Passage du texte:

· · · ·

DESI (Dark Energy Spectroscopic Instrument – Spectroscope de l’énergie sombre), nouvel instrument d’exploration du ciel auquel travaillent entre autres 2 scientifiques de l’Institut Périmètre, cherchera à faire progresser notre connaissance de l’énergie sombre

Star trails take shape around the 14-story Mayall Telescope dome in a long-exposure image

Un nouvel instrument monté sur un télescope en Arizona vient de tourner vers le ciel son réseau robotisé de 5 000 « yeux » de fibres optiques pour capter les premières images de sa vision propre de la lumière galactique.

C’était le premier test de DESI (Dark Energy Spectroscopic Instrument – Spectroscope de l’énergie sombre). Attendu depuis longtemps, cet instrument est conçu pour étudier les mystères de l’énergie sombre, qui constitue environ 68 % de l’univers et en accélère l’expansion.


Légende :
Intensity = Intensité
Triangulum Galaxy (M33) = Galaxie du Triangle (M33)
Fiber # 160 = Fibre no 160
H and N+ = H et N+
Wavelength (Angstroms) = Longueur d’onde (ångströms)

Les 5 000 « yeux » spectroscopiques de DESI peuvent couvrir une région du ciel environ 38 fois plus grande que celle de la pleine lune. La partie supérieure de l’image ci-dessus montre le plan focal de DESI superposé sur le ciel nocturne. Chacun de ces yeux commandés de manière robotisée peut orienter un câble à fibres optiques sur un objet spécifique pour en capter la lumière. La lumière provenant d’une petite région de la galaxie du Triangle recueillie par un seul câble (point rouge) est décomposée en un spectre (partie inférieure de l’image) qui révèle les empreintes des éléments présents dans la galaxie et aide à évaluer la distance qu’il y a entre celle-ci et la Terre. Le spectre de test illustré ici a été recueilli par DESI le 22 octobre.
(Image : Équipe de DESI; Legacy Surveys; NASA/JPL-Caltech/UCLA)

L’équipe de DESI comprend près de 500 chercheurs de 75 institutions situées dans 13 pays, dont l’informaticien Dustin Lang et le professeur associé Will Percival de l’Institut Périmètre. Will Percival est également titulaire d’une chaire éminente d’astrophysique de l’Université de Waterloo et directeur du nouveau Centre d’astrophysique de Waterloo).

· · · ·

Données extraites:
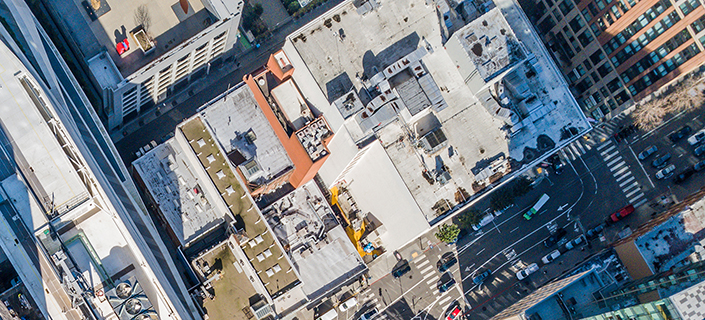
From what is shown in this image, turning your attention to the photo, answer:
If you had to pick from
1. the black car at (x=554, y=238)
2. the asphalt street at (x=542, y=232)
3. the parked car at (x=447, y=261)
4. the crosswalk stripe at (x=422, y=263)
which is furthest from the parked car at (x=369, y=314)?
the black car at (x=554, y=238)

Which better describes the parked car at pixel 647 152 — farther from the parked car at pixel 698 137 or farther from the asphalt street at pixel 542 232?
the parked car at pixel 698 137

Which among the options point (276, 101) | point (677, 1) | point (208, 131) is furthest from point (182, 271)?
point (677, 1)

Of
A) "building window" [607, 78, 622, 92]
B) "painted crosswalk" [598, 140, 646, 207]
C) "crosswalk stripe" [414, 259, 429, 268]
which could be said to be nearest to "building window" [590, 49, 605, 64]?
"building window" [607, 78, 622, 92]

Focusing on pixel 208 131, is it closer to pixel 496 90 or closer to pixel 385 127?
pixel 385 127

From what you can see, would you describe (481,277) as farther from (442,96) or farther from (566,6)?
(566,6)

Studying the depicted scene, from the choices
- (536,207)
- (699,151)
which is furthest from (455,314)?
(699,151)
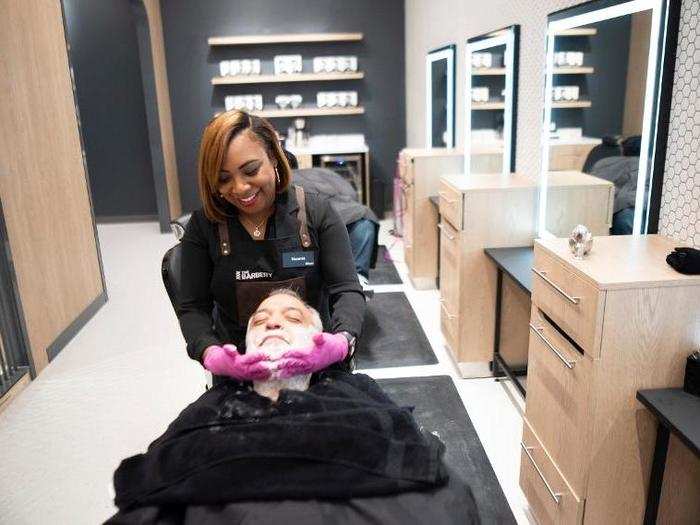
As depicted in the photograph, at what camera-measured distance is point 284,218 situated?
5.10 ft

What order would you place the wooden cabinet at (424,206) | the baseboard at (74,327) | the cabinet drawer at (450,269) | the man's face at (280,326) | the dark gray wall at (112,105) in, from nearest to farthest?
the man's face at (280,326) → the cabinet drawer at (450,269) → the baseboard at (74,327) → the wooden cabinet at (424,206) → the dark gray wall at (112,105)

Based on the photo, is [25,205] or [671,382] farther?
[25,205]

· · · ·

Consignes et exigences:
Recopiez fidèlement, dans le texte sur l’instrument DESI, le passage allant de « L’équipe de DESI » jusqu’à « d’astrophysique de Waterloo). ».

Corrigé:
L’équipe de DESI comprend près de 500 chercheurs de 75 institutions situées dans 13 pays, dont l’informaticien Dustin Lang et le professeur associé Will Percival de l’Institut Périmètre. Will Percival est également titulaire d’une chaire éminente d’astrophysique de l’Université de Waterloo et directeur du nouveau Centre d’astrophysique de Waterloo).